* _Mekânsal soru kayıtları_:
----------

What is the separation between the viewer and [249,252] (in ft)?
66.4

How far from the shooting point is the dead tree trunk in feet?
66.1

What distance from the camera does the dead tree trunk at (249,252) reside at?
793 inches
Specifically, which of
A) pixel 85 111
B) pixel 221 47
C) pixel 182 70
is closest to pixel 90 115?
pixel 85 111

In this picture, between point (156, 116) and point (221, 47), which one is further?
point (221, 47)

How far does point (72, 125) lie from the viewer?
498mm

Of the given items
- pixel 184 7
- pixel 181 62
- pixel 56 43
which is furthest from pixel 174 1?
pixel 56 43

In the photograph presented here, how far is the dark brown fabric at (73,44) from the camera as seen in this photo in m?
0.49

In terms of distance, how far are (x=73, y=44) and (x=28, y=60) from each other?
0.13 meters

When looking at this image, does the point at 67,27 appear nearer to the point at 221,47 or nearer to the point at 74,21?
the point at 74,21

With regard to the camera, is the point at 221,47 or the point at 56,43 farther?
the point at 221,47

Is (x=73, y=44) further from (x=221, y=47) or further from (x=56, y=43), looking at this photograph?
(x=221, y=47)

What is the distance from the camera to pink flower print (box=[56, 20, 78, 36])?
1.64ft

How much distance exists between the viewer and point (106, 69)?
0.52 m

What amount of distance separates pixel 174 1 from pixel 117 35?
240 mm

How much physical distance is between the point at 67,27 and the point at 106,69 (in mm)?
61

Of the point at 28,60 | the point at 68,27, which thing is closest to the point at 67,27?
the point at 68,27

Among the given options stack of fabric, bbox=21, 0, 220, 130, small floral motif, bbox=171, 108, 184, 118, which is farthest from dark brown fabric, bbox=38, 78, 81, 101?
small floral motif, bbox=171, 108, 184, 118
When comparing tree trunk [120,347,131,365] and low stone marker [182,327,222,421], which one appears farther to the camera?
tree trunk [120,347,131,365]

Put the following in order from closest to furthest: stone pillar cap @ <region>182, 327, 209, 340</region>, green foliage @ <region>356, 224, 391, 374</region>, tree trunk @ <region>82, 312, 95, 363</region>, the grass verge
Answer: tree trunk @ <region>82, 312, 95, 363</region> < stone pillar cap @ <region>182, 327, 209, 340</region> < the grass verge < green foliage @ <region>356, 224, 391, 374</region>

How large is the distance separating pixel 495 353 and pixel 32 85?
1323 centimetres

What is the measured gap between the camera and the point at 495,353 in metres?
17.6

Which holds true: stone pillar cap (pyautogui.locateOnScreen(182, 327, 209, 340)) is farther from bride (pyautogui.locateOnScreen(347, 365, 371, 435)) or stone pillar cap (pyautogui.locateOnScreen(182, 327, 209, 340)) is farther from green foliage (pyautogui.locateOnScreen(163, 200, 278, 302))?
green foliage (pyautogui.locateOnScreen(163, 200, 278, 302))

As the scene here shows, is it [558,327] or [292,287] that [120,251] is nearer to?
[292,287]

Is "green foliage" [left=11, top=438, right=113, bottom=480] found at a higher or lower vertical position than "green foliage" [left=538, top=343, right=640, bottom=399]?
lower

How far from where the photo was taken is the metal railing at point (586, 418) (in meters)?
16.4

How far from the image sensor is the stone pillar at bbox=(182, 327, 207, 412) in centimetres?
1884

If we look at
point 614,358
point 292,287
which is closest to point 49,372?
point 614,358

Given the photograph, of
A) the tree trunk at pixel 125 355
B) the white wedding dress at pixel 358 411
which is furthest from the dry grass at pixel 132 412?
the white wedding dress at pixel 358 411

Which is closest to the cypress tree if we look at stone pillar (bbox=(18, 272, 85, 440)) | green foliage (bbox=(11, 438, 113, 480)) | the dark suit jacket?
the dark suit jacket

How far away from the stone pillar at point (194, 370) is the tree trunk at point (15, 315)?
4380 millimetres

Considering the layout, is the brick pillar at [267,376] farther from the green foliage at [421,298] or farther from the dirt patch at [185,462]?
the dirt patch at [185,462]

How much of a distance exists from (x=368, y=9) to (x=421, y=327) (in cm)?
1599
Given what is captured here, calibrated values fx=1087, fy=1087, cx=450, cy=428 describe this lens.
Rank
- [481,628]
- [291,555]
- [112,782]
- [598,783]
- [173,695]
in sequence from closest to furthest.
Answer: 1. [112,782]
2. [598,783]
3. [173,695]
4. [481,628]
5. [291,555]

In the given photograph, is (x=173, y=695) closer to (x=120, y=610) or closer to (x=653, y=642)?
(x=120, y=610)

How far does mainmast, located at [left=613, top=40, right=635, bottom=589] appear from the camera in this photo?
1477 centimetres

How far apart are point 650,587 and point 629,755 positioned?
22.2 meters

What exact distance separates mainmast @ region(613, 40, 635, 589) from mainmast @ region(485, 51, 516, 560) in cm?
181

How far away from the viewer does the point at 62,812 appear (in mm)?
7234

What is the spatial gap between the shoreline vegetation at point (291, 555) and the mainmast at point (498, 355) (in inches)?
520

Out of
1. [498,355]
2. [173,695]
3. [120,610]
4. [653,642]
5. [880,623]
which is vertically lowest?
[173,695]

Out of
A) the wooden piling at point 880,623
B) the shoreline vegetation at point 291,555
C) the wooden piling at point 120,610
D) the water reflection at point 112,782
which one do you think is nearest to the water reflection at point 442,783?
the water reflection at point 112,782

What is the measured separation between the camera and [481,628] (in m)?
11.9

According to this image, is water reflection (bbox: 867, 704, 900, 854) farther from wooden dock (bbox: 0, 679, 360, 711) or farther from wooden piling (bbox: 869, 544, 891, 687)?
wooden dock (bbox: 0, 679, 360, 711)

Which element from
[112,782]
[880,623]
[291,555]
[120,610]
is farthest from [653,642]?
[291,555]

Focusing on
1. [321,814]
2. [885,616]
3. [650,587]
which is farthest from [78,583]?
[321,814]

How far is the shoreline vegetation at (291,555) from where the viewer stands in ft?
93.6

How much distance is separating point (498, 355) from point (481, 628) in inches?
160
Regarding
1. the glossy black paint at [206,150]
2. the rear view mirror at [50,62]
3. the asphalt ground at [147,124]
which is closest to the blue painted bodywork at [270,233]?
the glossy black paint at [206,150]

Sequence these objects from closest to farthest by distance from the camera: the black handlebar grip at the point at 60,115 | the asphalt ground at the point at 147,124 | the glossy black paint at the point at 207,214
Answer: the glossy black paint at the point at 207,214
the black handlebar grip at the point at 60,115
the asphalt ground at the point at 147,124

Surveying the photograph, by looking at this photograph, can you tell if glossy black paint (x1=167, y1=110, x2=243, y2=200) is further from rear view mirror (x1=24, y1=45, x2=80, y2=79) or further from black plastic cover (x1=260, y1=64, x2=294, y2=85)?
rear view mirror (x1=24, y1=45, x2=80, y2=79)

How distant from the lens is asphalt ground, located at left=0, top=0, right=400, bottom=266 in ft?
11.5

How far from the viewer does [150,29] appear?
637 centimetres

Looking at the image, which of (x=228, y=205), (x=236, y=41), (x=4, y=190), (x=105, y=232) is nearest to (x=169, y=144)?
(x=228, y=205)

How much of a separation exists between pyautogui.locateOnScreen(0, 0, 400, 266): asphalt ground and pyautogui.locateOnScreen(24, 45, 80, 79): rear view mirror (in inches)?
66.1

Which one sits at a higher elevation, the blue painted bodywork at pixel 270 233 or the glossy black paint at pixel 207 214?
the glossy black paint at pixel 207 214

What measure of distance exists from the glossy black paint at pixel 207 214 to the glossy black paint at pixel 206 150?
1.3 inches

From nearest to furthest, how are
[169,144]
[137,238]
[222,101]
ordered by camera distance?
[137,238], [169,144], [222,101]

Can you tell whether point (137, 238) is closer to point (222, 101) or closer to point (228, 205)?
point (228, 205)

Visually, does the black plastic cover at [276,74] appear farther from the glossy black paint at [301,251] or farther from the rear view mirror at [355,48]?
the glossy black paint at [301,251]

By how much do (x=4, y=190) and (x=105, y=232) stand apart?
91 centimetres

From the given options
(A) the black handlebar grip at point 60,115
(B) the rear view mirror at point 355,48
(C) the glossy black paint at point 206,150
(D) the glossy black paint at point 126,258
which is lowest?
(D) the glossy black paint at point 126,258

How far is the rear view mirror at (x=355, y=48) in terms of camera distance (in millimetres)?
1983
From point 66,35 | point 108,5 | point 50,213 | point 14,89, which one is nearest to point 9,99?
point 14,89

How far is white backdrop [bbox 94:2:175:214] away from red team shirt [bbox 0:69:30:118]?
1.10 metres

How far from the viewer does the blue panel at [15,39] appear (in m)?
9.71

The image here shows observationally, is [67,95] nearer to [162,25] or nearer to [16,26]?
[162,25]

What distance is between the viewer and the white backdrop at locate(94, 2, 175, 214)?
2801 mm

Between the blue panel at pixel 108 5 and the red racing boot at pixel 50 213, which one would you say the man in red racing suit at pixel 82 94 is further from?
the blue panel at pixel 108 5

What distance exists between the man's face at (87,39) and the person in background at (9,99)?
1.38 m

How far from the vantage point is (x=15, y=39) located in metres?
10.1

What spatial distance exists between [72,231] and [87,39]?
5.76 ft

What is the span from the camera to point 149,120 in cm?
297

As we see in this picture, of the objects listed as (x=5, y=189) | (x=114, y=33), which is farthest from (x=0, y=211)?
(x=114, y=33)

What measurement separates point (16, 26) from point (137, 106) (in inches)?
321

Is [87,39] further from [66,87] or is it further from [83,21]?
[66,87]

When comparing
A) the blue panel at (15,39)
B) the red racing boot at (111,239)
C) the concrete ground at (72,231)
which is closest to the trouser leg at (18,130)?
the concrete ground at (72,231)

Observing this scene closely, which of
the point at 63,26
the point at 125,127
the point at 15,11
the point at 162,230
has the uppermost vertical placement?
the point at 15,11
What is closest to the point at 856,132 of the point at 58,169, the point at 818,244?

----------

* _Yapılacak iş_: Lütfen "In this picture, between" ifadesini içeren satırdan "Answer: tree trunk" ifadesini içeren satıra kadar olan satırları, iki uç satır da dahil olmak üzere, hiçbir değişiklik yapmadan yazdırın.

* _Tamamlanmış alıştırma_:
In this picture, between point (156, 116) and point (221, 47), which one is further?
point (221, 47)

How far does point (72, 125) lie from the viewer?
498mm

Of the given items
- pixel 184 7
- pixel 181 62
- pixel 56 43
which is furthest from pixel 174 1?
pixel 56 43

In the photograph presented here, how far is the dark brown fabric at (73,44) from the camera as seen in this photo in m?
0.49

In terms of distance, how far are (x=73, y=44) and (x=28, y=60) from each other?
0.13 meters

When looking at this image, does the point at 67,27 appear nearer to the point at 221,47 or nearer to the point at 74,21?
the point at 74,21

With regard to the camera, is the point at 221,47 or the point at 56,43 farther?
the point at 221,47

Is (x=73, y=44) further from (x=221, y=47) or further from (x=56, y=43), looking at this photograph?
(x=221, y=47)

What is the distance from the camera to pink flower print (box=[56, 20, 78, 36])?
1.64ft

How much distance exists between the viewer and point (106, 69)?
0.52 m

What amount of distance separates pixel 174 1 from pixel 117 35?
240 mm

How much physical distance is between the point at 67,27 and the point at 106,69 (in mm)?
61

Of the point at 28,60 | the point at 68,27, which thing is closest to the point at 67,27?
the point at 68,27

Among the given options stack of fabric, bbox=21, 0, 220, 130, small floral motif, bbox=171, 108, 184, 118, which is farthest from dark brown fabric, bbox=38, 78, 81, 101?
small floral motif, bbox=171, 108, 184, 118
When comparing tree trunk [120,347,131,365] and low stone marker [182,327,222,421], which one appears farther to the camera?
tree trunk [120,347,131,365]

Put the following in order from closest to furthest: stone pillar cap @ <region>182, 327, 209, 340</region>, green foliage @ <region>356, 224, 391, 374</region>, tree trunk @ <region>82, 312, 95, 363</region>, the grass verge
Answer: tree trunk @ <region>82, 312, 95, 363</region> < stone pillar cap @ <region>182, 327, 209, 340</region> < the grass verge < green foliage @ <region>356, 224, 391, 374</region>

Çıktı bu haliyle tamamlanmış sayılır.